A chief of the Lebanese Forces, a Christian militia that fought in the Lebanese Civil War, said: “Coexistence with Hezbollah is now impossible.” For former minister and influential Maronite deputy Boutros Harb, Hariri’s resignation “will create political tensions due to the breaking of the accord that allowed for the formation of the government at the end of 2016.” He added, “Now we can only work together to minimize the dangerous impact [the resignation] will have on Lebanon.”

“This situation is completely surrealist; it’s as if one were living in a political thriller,” said a Lebanese businessman linked to the Hariri family.

The Saudi monarchy is doubtless encouraged by the continual support of Washington, particularly since Donald Trump’s trip to visit the Middle East in May of this year and the formation of a new alliance with the United States and Israel—set up to counterbalance the axis between Russia, Iran and Turkey, backed by China, which took shape during the Syrian war.

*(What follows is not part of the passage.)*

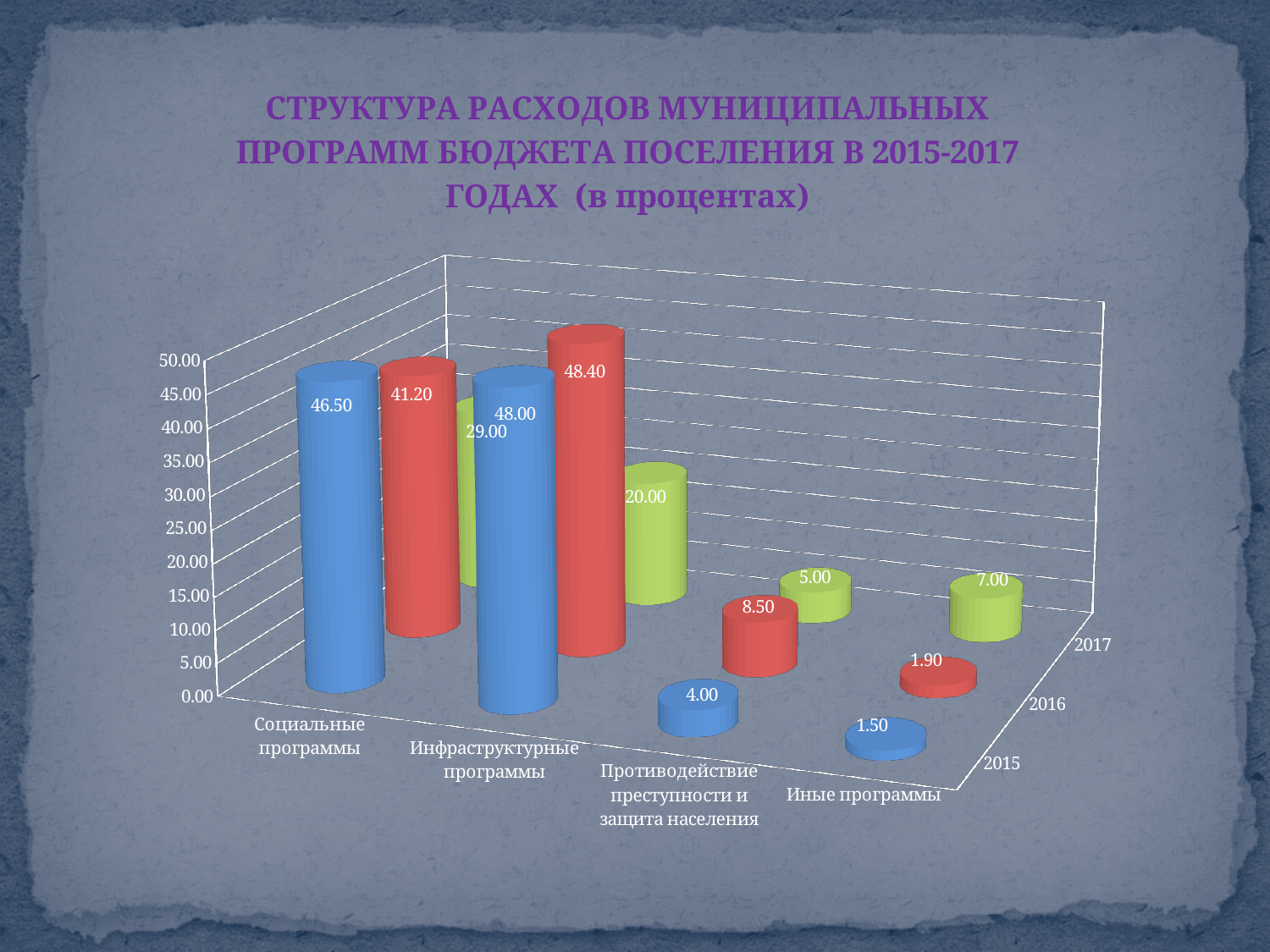
Do the values for Социальные программы rise or fall from 2015 to 2017? Fall Which category has the lowest value in 2015? Иные программы How many program categories are shown on the x axis? 4 Which is larger for Инфраструктурные программы: the 2017 value or the 2015 value? 2015 Which category has the highest value in 2017? Социальные программы Which years are shown on the depth axis of the chart? 2015, 2016, 2017 What is the value for Противодействие преступности и защита населения in 2016? 8.50 What is the value for Инфраструктурные программы in 2016? 48.40 What is the value for Иные программы in 2017? 7.00 What is the difference between the 2015 and 2017 values for Социальные программы? 17.50 What kind of chart is shown on the slide? Bar chart What is the value for Социальные программы in 2015? 46.50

Paris, like Berlin, is hostile to the Trump administration’s preparations for nuclear war against North Korea and its threats against Iran, which Trump has labeled a terrorist state. The European bourgeoisie is strongly opposed to repudiating the 2015 Iranian nuclear accord, which would signify reimposing harsh economic sanctions that would directly affect their investment, production sites, exports and profits in the country.

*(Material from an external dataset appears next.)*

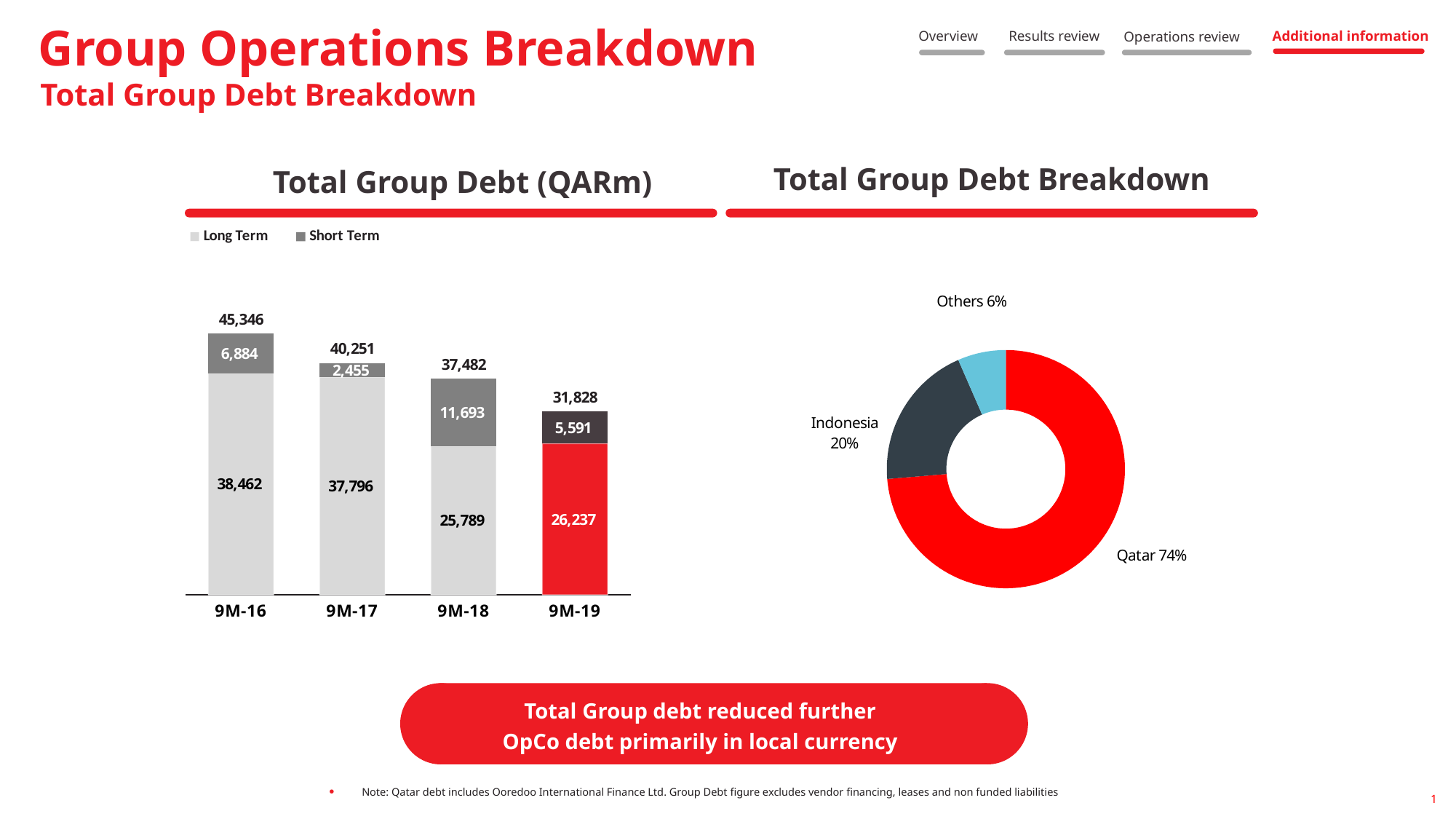
In the Total Group Debt Breakdown chart, what share of debt is attributed to Qatar? 74% In the Total Group Debt (QARm) chart, which period has the highest total debt? 9M-16 In the Total Group Debt (QARm) chart, how many periods are shown on the x axis? 4 In the Total Group Debt (QARm) chart, which period has the lowest Short Term value? 9M-17 In the Total Group Debt (QARm) chart, how many series does the legend list? 2 In the Total Group Debt (QARm) chart, does total debt rise or fall from 9M-16 to 9M-19? fall In the Total Group Debt (QARm) chart, what is the difference between the total debt in 9M-16 and 9M-19? 13,518 In the Total Group Debt (QARm) chart, what is the Short Term value for 9M-18? 11,693 In the Total Group Debt (QARm) chart, is the Long Term value larger in 9M-18 or 9M-19? 9M-19 In the Total Group Debt (QARm) chart, what is the total debt for 9M-19? 31,828 In the Total Group Debt (QARm) chart, what is the Long Term value for 9M-16? 38,462 What kind of chart is the Total Group Debt Breakdown chart? donut (pie) chart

The intervention of Paris in the Saudi-Iranian conflict underscores the rising tensions between US and European imperialism. By traveling to Riyadh, Macron is trying not only to prevent Trump from carrying out a policy Berlin and Paris consider to be disastrous for their interests, but to prevent a situation in which Paris would be reduced to the role of a spectator in a major regional war that could spread across the entire world.

The ever more dangerous conflicts that Macron is trying to control are themselves the disastrous outcome of the policy of aggressive neocolonial war carried out by previous French governments in alliance with Washington, and in which Macron participated. Former French President François Hollande armed anti-Assad Islamist forces in Syria and, based on lying claims about chemical weapons attacks, led the charge for a direct war against Syria in 2013. However, that war was called off at the last minute by Washington and London, after war was voted down in the House of Commons.

The impact of the Syrian intervention was not only the destruction of Syria, the decimation of its population and the transformation of tens of millions of Syrians into impoverished refugees (to whom France refuses asylum), but to sow the seeds of a war that could destroy the entire region.